• [TEXTE PRÉSENTÉ]
########################################

Interprétabilité vs explicabilité : L’Interprétabilité selon différentes approches (2/3)

Public ciblé : Tout public 

Dernière mise à jour : 20/10/2020

Cet article est également co-publié sur le Blog Binaire blog de médiation du magazine "Pour la Science" 

Si les réseaux de neurones artificiels font partie des algorithmes de Machine Learning les plus précis, ils sont cependant aujourd’hui les plus obscurs pour l’humain (Figure 1). 

En effet, dans l’approche que les chercheurs et développeurs ont eu pendant des années, ils ont souvent négligé ou oublié l’interprétabilité et la transparence de ces algorithmes au profit de la performance.

Second article d'une série de trois qui questionnent sur les concepts d'interprétabilité et d’explicabilité des réseaux de neurones, cet article offre une vue globale sur les  approches d’interprétabilité existantes selon les objectifs recherchés et tente d’apporter des éléments de réponses à la question “comment ouvrir les “boîtes noires” que sont les réseaux de neurones?”

########################################

• [CONSIGNE] Recopiez intégralement le texte ci-dessus sur l'interprétabilité des réseaux de neurones, sans y changer un seul mot.

• [DONNÉES FOURNIES]

########################################

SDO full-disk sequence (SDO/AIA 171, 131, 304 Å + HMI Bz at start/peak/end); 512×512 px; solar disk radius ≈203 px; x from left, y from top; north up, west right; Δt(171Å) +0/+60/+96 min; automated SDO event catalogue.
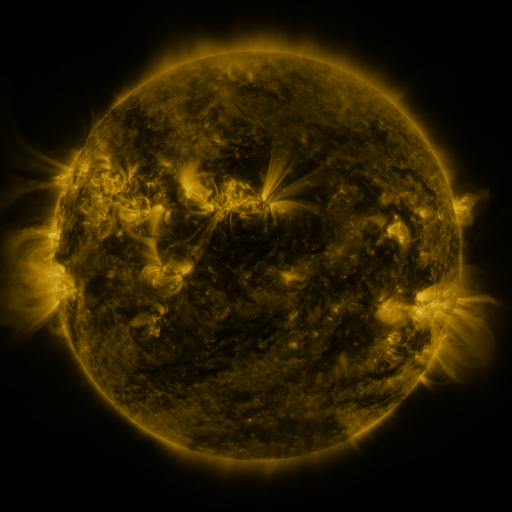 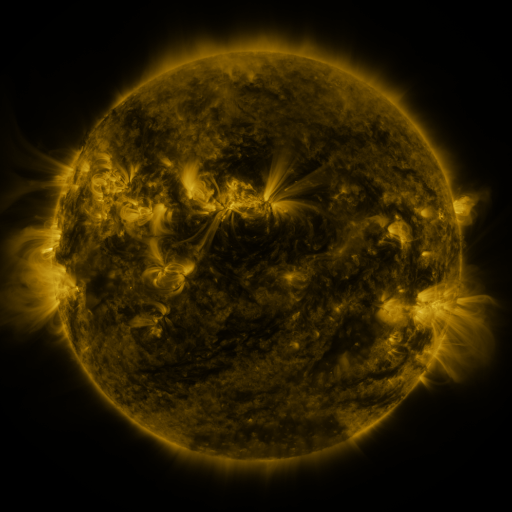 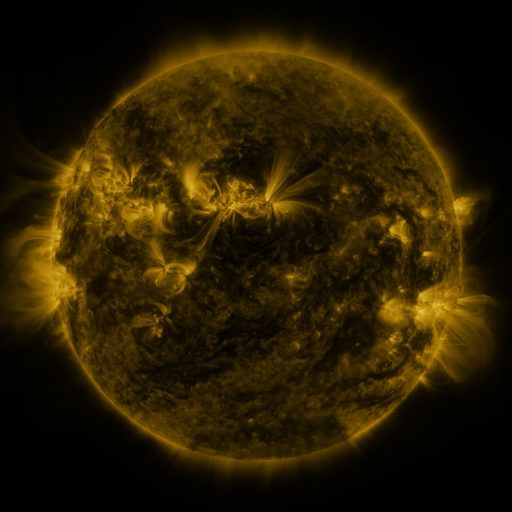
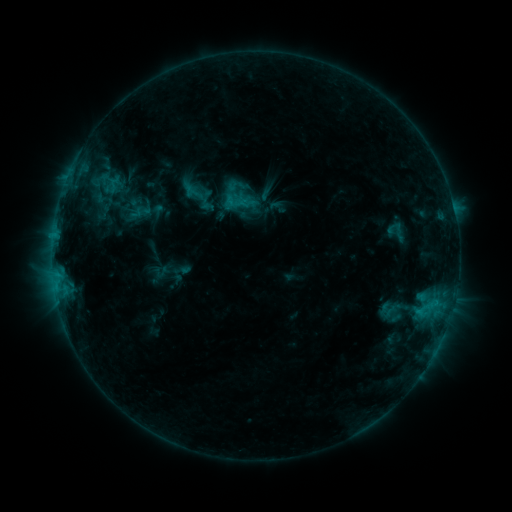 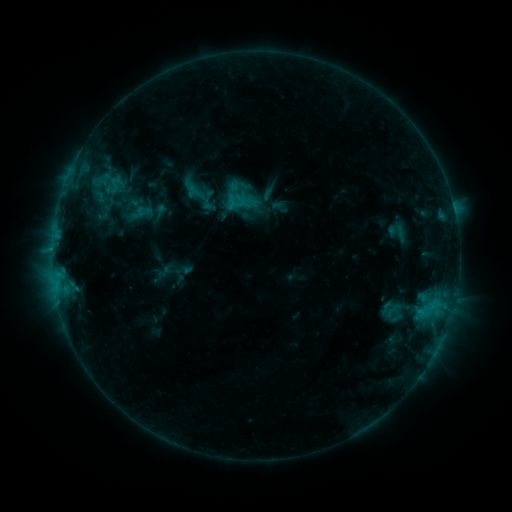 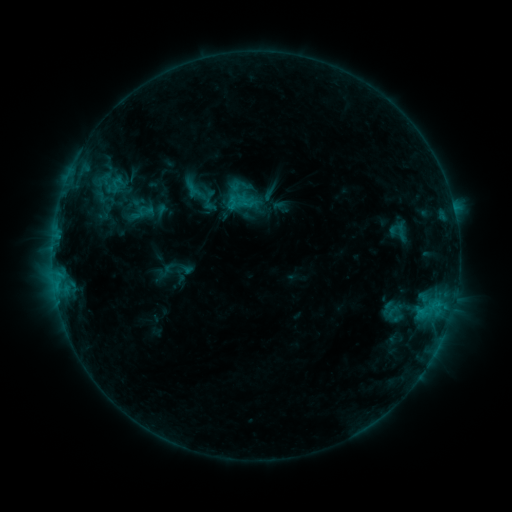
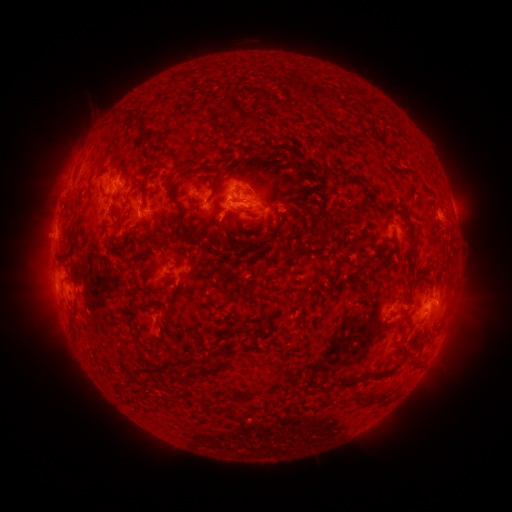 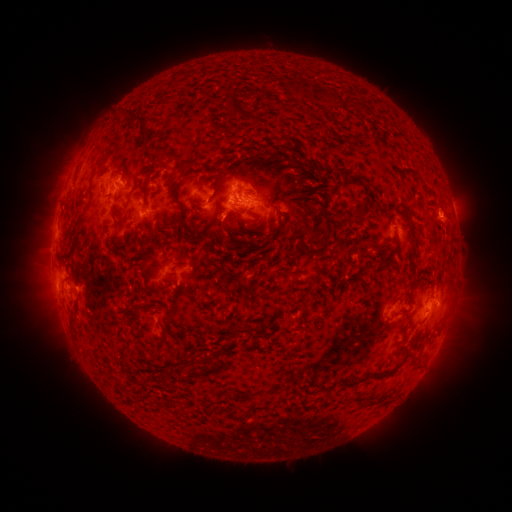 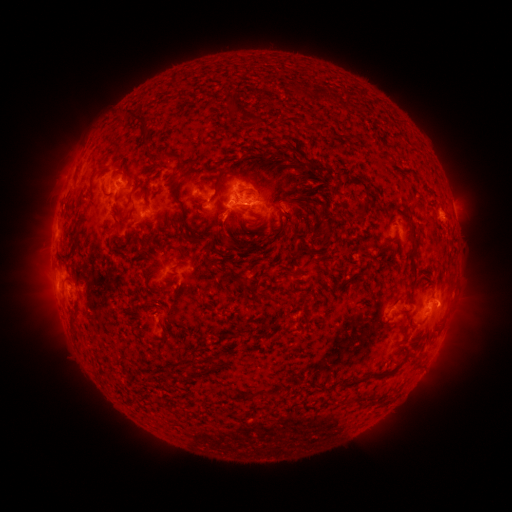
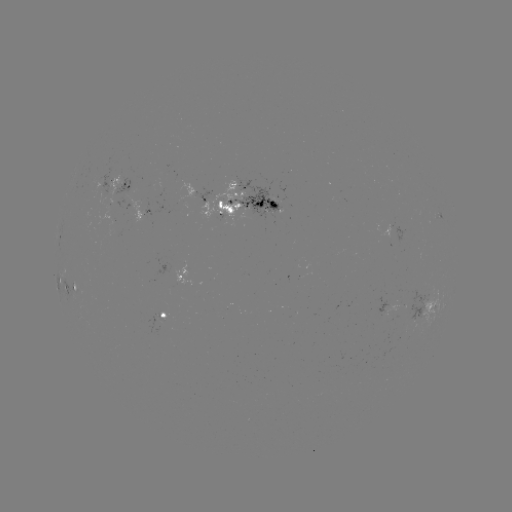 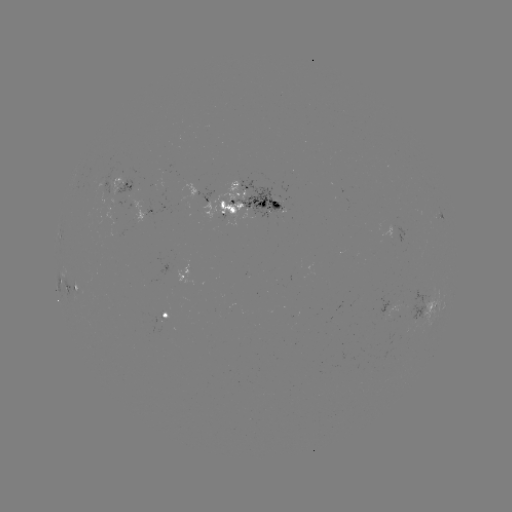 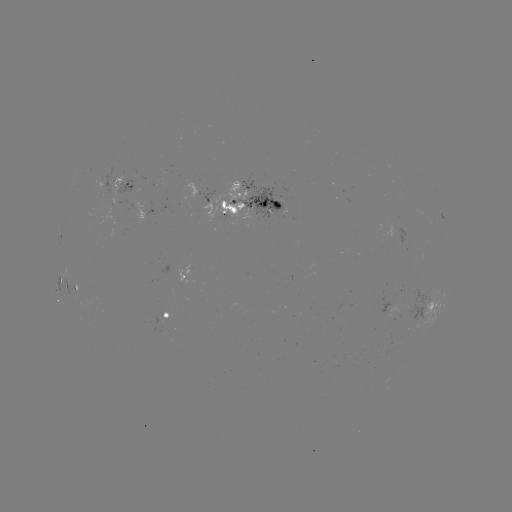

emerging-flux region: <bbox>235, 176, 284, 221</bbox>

########################################

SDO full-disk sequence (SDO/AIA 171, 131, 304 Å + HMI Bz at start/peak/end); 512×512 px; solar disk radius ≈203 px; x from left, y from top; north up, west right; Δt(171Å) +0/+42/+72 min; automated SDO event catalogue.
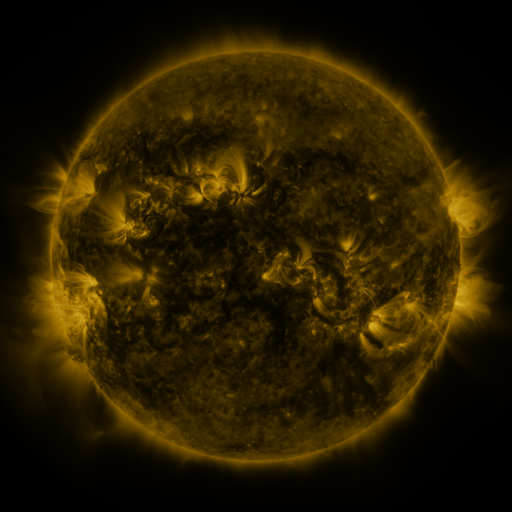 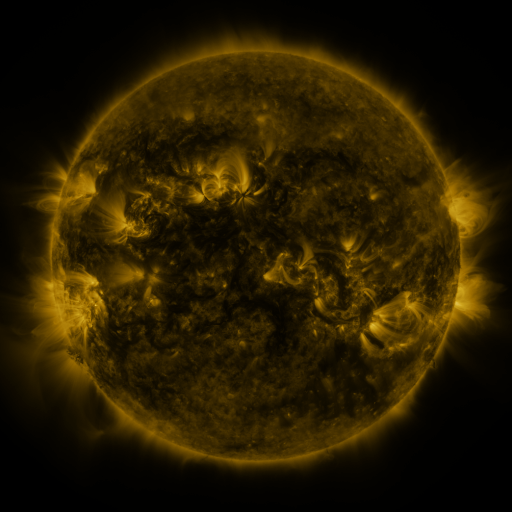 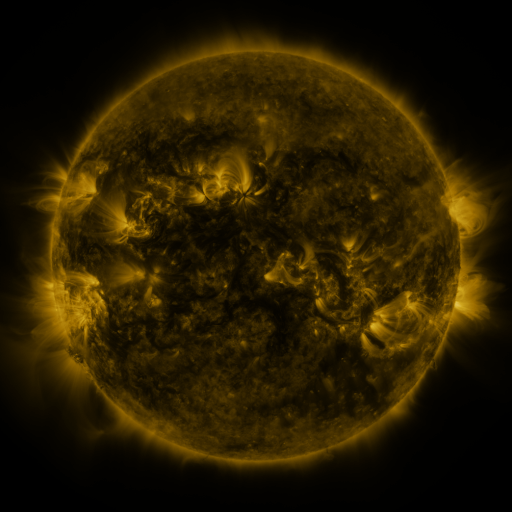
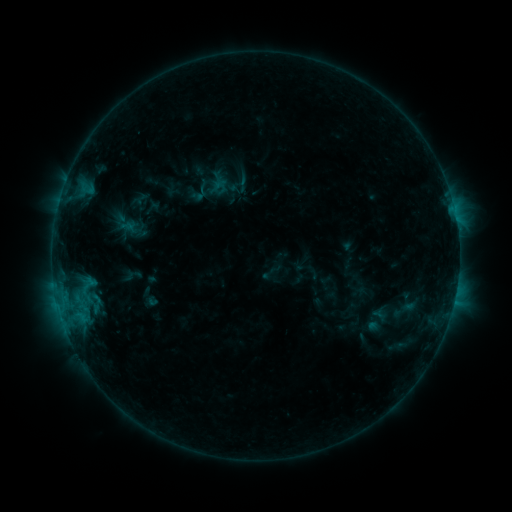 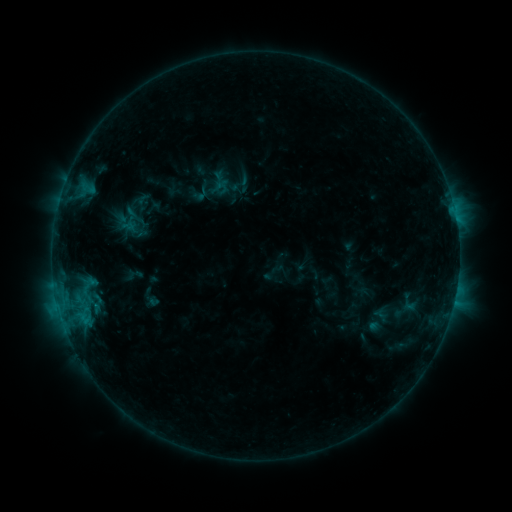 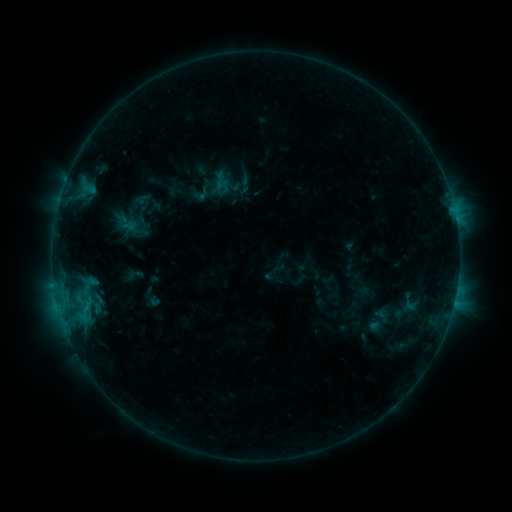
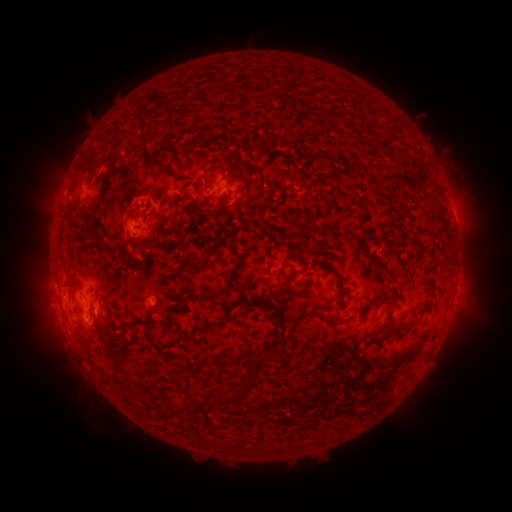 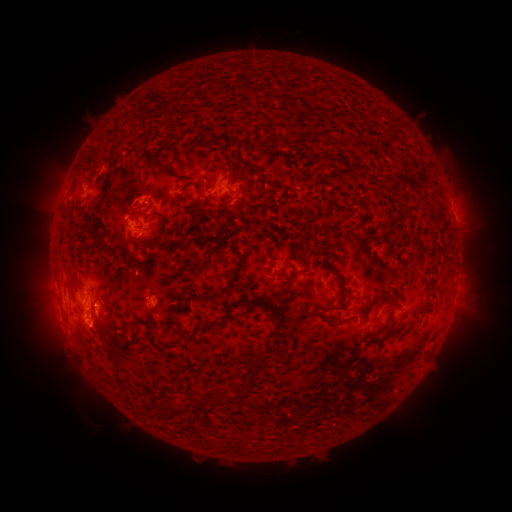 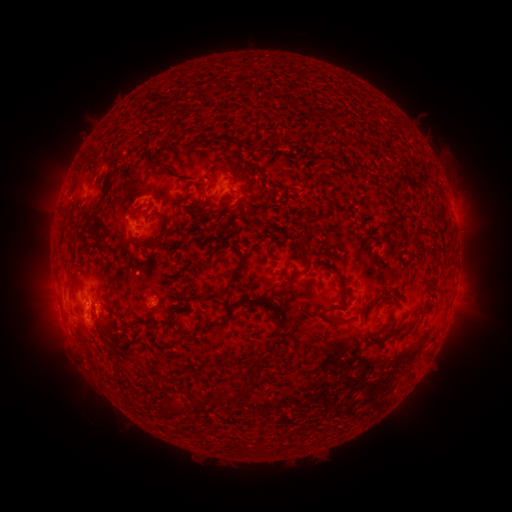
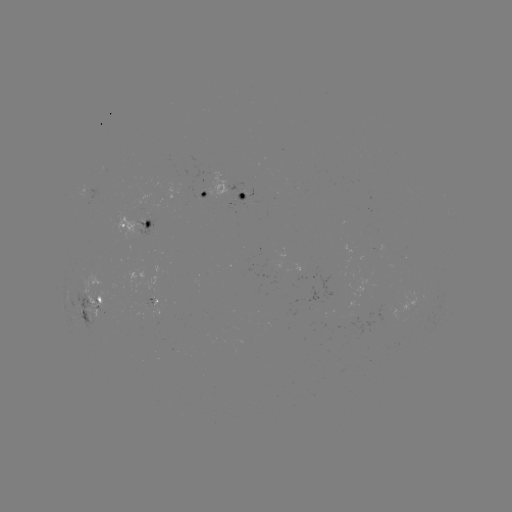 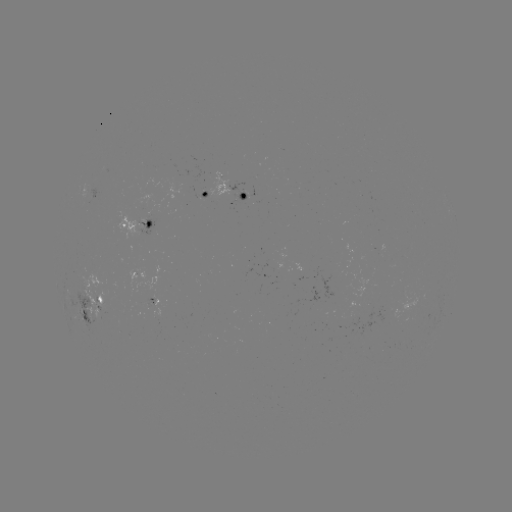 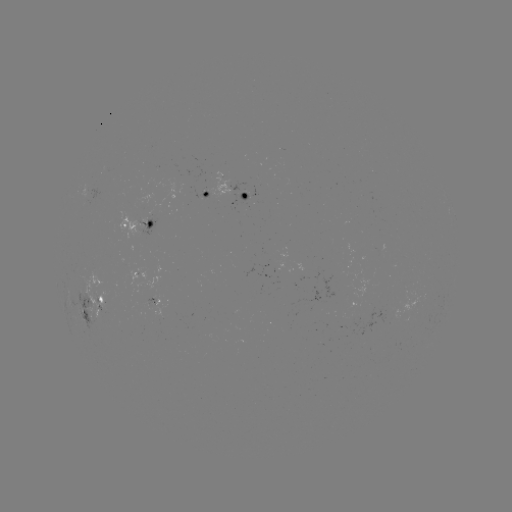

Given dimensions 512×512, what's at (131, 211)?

########################################

• [RÉSULTAT]
Interprétabilité vs explicabilité : L’Interprétabilité selon différentes approches (2/3)

Public ciblé : Tout public 

Dernière mise à jour : 20/10/2020

Cet article est également co-publié sur le Blog Binaire blog de médiation du magazine "Pour la Science" 

Si les réseaux de neurones artificiels font partie des algorithmes de Machine Learning les plus précis, ils sont cependant aujourd’hui les plus obscurs pour l’humain (Figure 1). 

En effet, dans l’approche que les chercheurs et développeurs ont eu pendant des années, ils ont souvent négligé ou oublié l’interprétabilité et la transparence de ces algorithmes au profit de la performance.

Second article d'une série de trois qui questionnent sur les concepts d'interprétabilité et d’explicabilité des réseaux de neurones, cet article offre une vue globale sur les  approches d’interprétabilité existantes selon les objectifs recherchés et tente d’apporter des éléments de réponses à la question “comment ouvrir les “boîtes noires” que sont les réseaux de neurones?”